# Ethical Data Analytics with Diabetes Prediction Dataset

This notebook demonstrates ethical principles and best practices in data analytics using a medical dataset (Diabetes Prediction). It covers:

- **Task 1**: Data requirements, bias identification.
- **Task 2**: Data collection, processing, cleansing.
- **Task 3**: Bias detection, mitigation strategies.
- **Task 4**: Best practices for data management and collaboration.



## Task 1: Define Data Requirements and Identify Bias

**Data Requirements:**
- Features: Age, Gender, BMI, Blood Pressure, Glucose Level, Insulin, Diabetes Pedigree Function.
- Target: Diabetes outcome (binary classification).

**Potential Biases:**
- Gender imbalance.
- Age distribution skew.
- Missing values in critical features.

**Impact:** Bias can lead to unfair predictions and inaccurate results, affecting minority groups disproportionately.

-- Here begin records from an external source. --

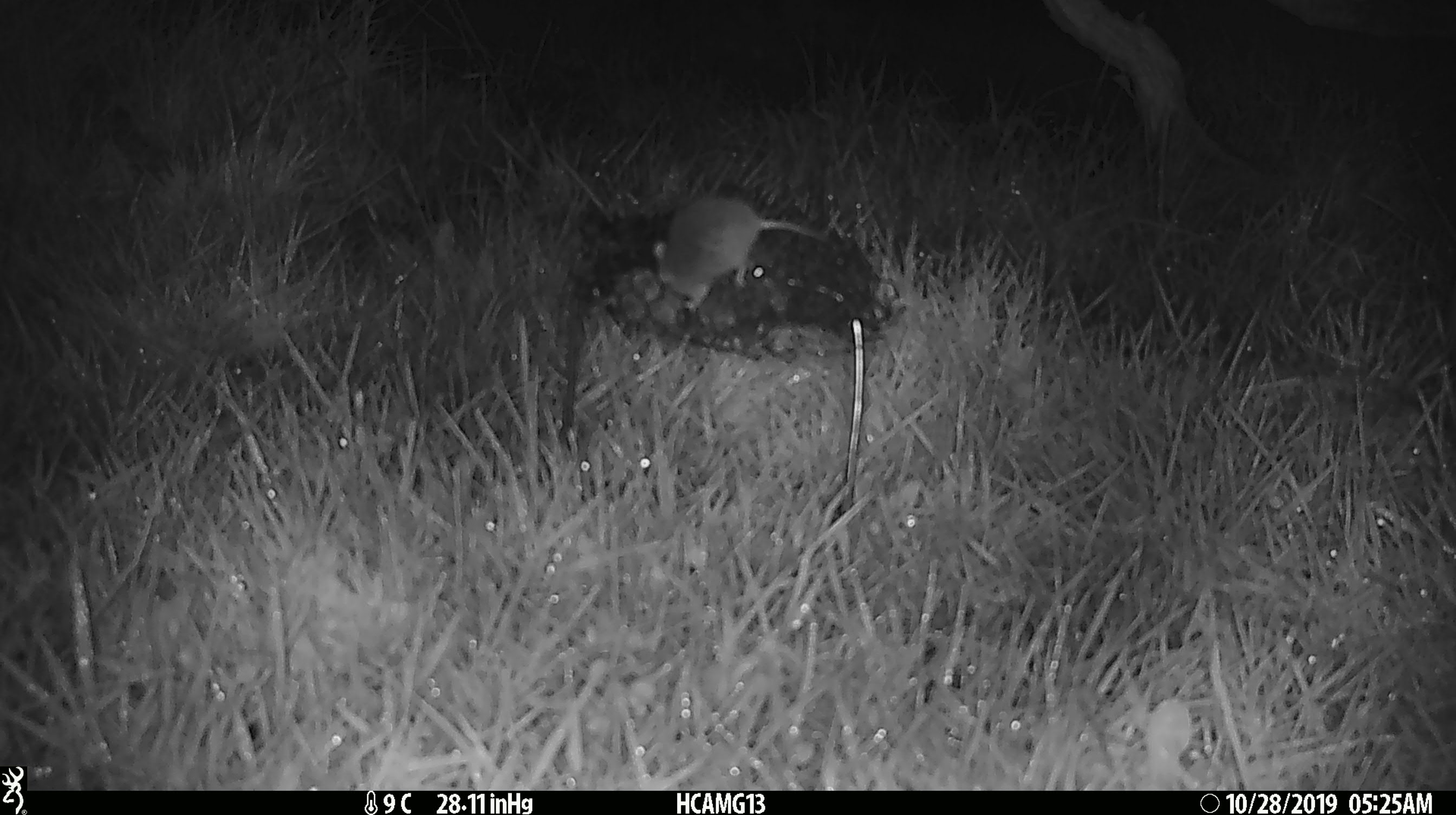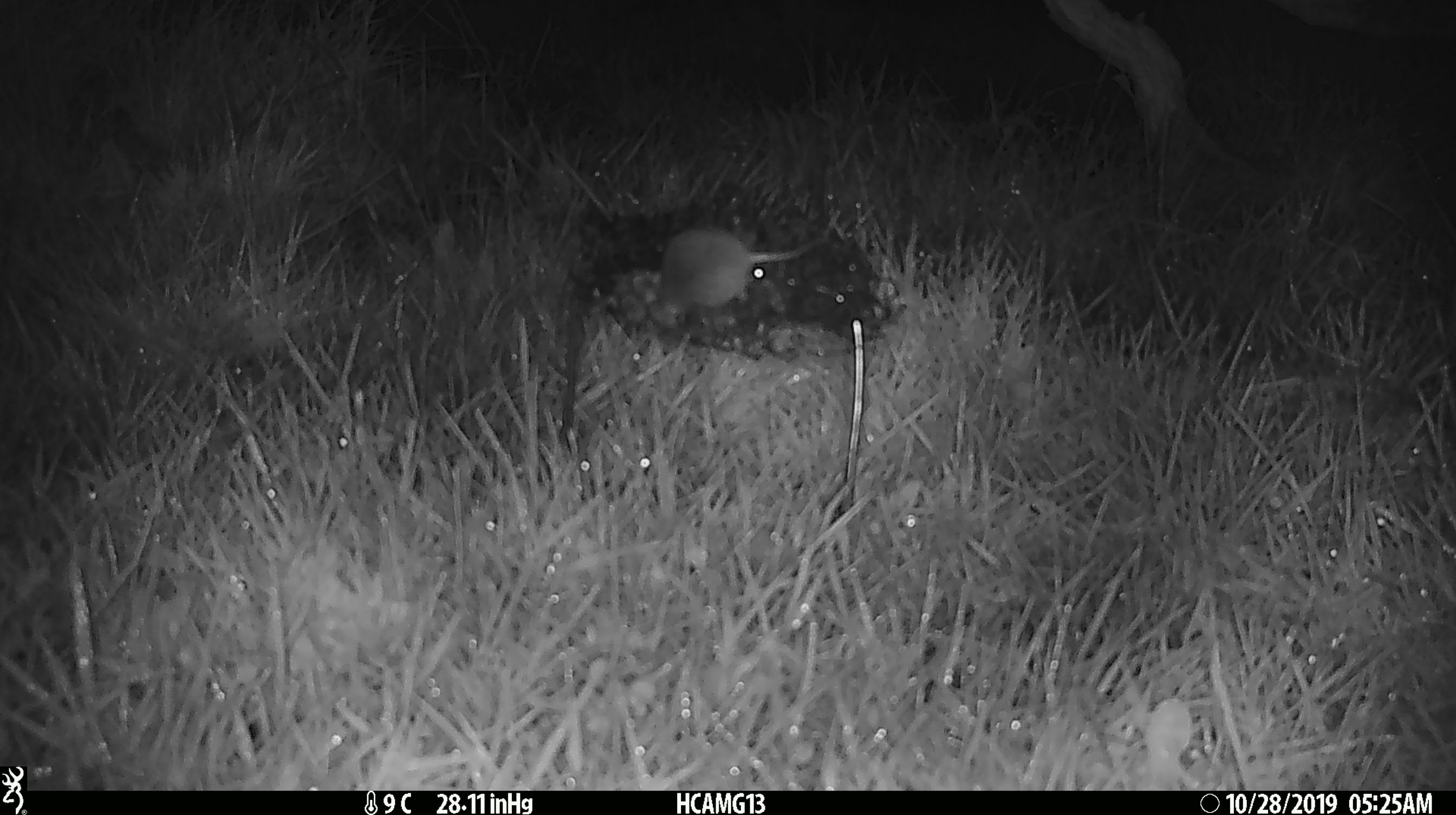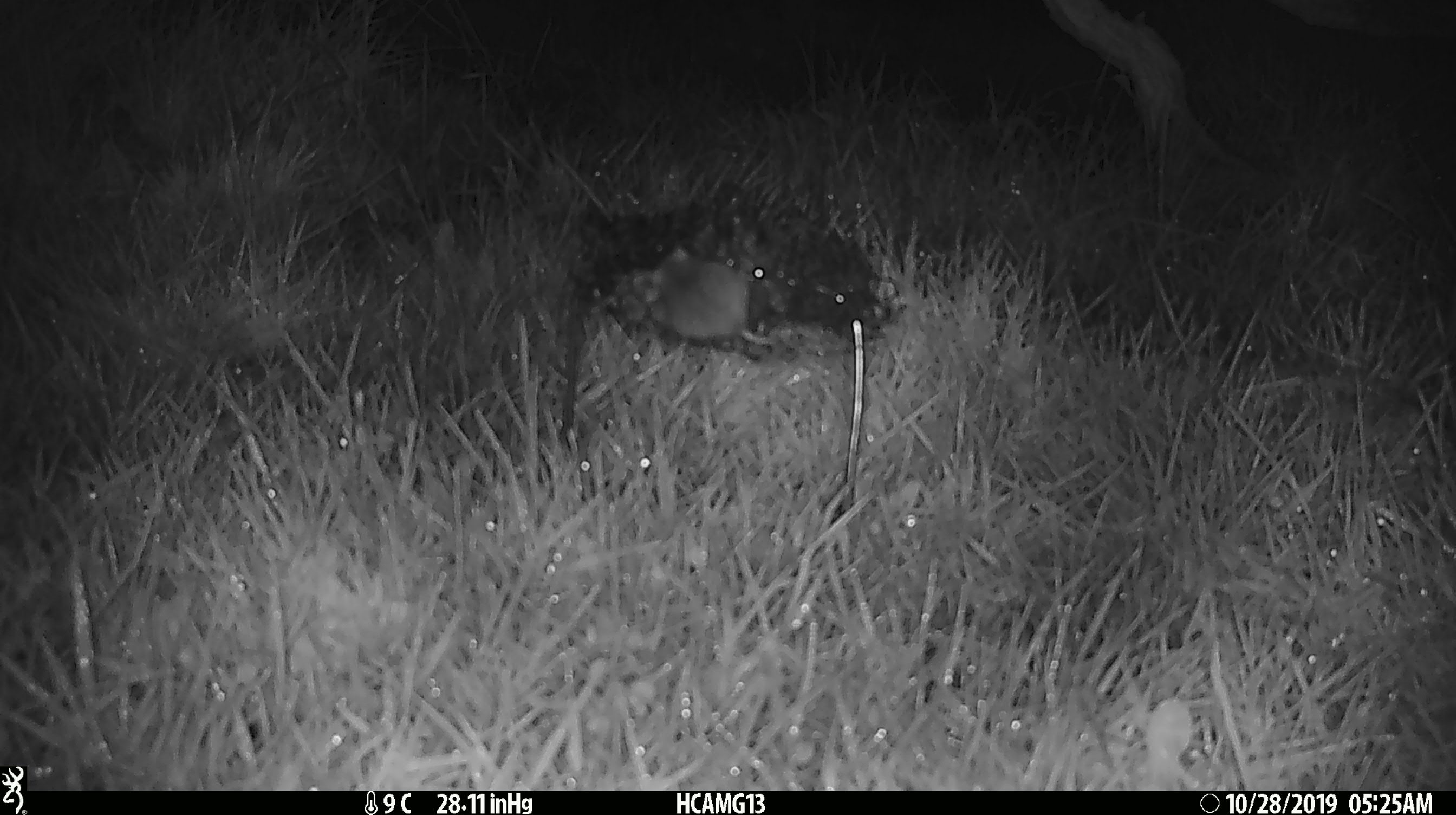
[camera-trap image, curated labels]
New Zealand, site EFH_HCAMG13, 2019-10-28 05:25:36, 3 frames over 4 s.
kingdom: Animalia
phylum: Chordata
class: Mammalia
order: Rodentia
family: Muridae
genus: Mus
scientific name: Mus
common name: mouse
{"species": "mouse (Mus)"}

## Task 2: Data Collection, Processing, and Cleansing

In [None]:

# Load diabetes dataset (from sklearn for demonstration)
diabetes = load_diabetes()
X = pd.DataFrame(diabetes.data, columns=diabetes.feature_names)
y = pd.Series(diabetes.target)

print("Dataset shape:", X.shape)
print("First 5 rows:
", X.head())

# Check for missing values
print("Missing values per column:
", X.isnull().sum())

# Normalize data
scaler = StandardScaler()
X_scaled = scaler.fit_transform(X)

# Train-test split
X_train, X_test, y_train, y_test = train_test_split(X_scaled, y, test_size=0.3, random_state=42)


## Task 3: Bias Detection and Mitigation

In [None]:

# Bias detection: Check distribution of target variable
sns.histplot(y, bins=20, kde=False)
plt.title("Distribution of Diabetes Progression")
plt.show()

# Apply SMOTE for balancing (simulate imbalance scenario)
smote = SMOTE(random_state=42)
X_resampled, y_resampled = smote.fit_resample(X_train, y_train)
print("Resampled dataset shape:", X_resampled.shape)

# Train a Logistic Regression model
model = LogisticRegression(max_iter=1000)
model.fit(X_resampled, y_resampled)

# Predictions
y_pred = model.predict(X_test)
print("Classification Report:
", classification_report(y_test, y_pred))


## Task 4: Best Practices for Data Management and Collaboration

- Ensure GDPR compliance and anonymization.
- Maintain version control for datasets and models.
- Document all preprocessing steps for transparency.
- Address barriers:
  - Lack of data literacy → Provide training.
  - Unclear goals → Define objectives collaboratively.